_WORK TO BE COMPLETED_: In the listing below, locate the line with "Autumn in Finland, lake" and the line with "Odontología primer molar", then output both and everything between them exactly, minus any pictures.

Start of INPUT DATA

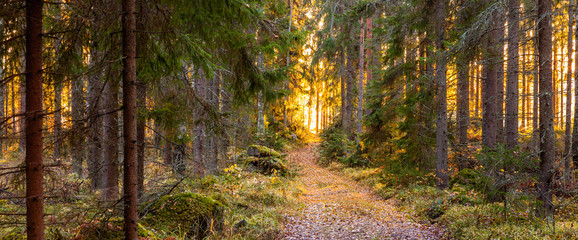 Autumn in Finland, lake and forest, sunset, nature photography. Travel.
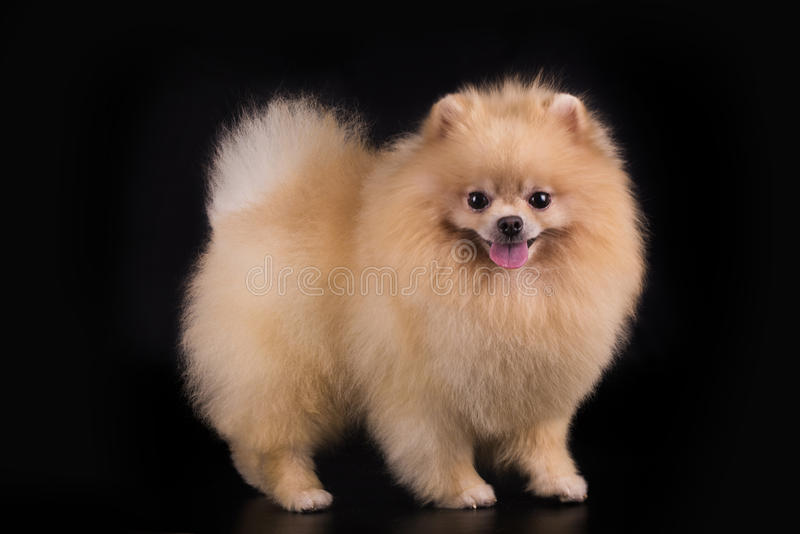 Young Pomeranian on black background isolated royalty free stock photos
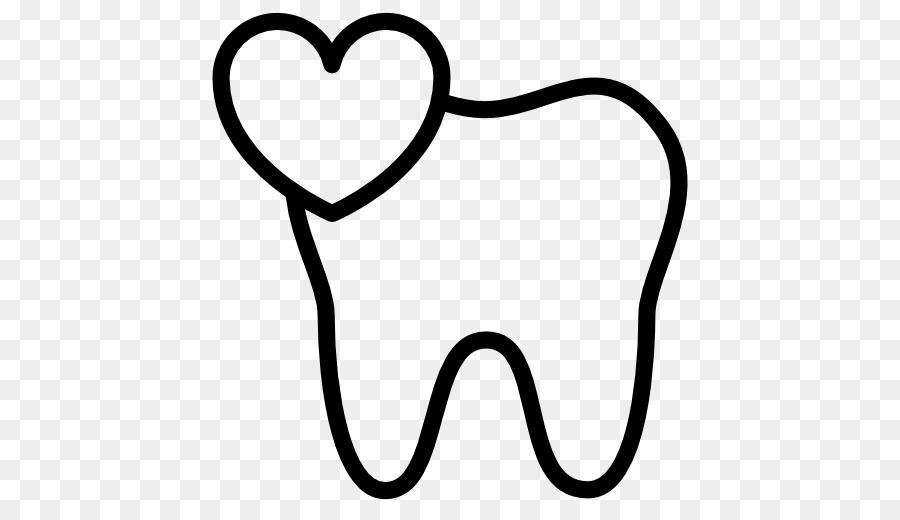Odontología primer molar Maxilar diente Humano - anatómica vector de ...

End of INPUT DATA
Start of INPUT DATA

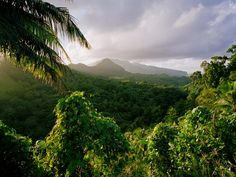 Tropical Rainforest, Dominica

End of INPUT DATA
Start of INPUT DATA

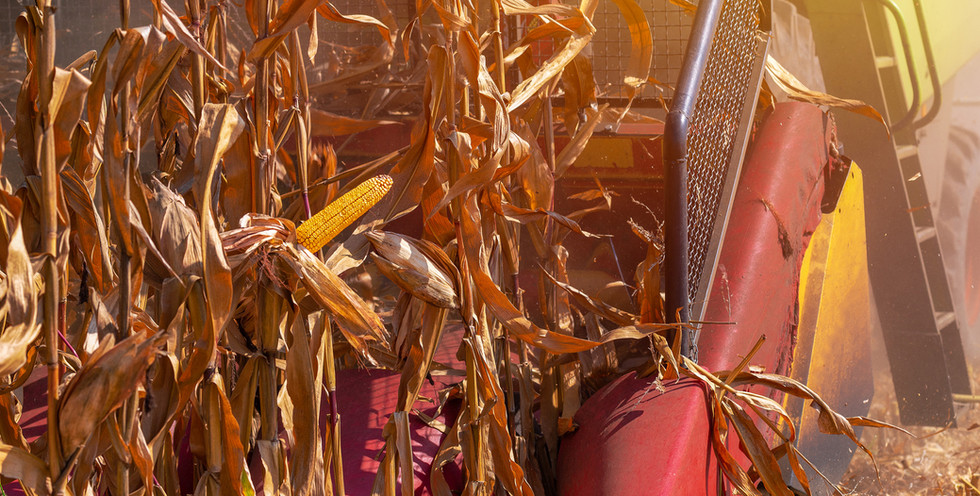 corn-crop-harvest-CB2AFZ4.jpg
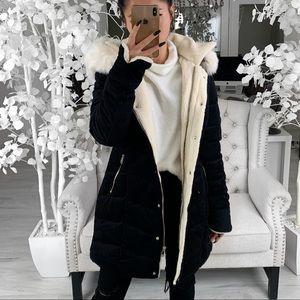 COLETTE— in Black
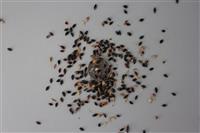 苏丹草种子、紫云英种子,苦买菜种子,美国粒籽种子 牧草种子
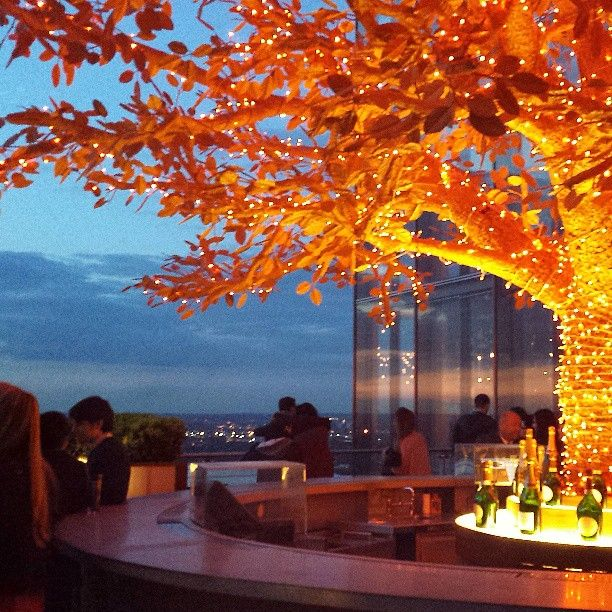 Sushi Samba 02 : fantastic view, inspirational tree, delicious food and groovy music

End of INPUT DATA

_OUTPUT OF THE TASK_:
 Autumn in Finland, lake and forest, sunset, nature photography. Travel.
 Young Pomeranian on black background isolated royalty free stock photos
Odontología primer molar Maxilar diente Humano - anatómica vector de ...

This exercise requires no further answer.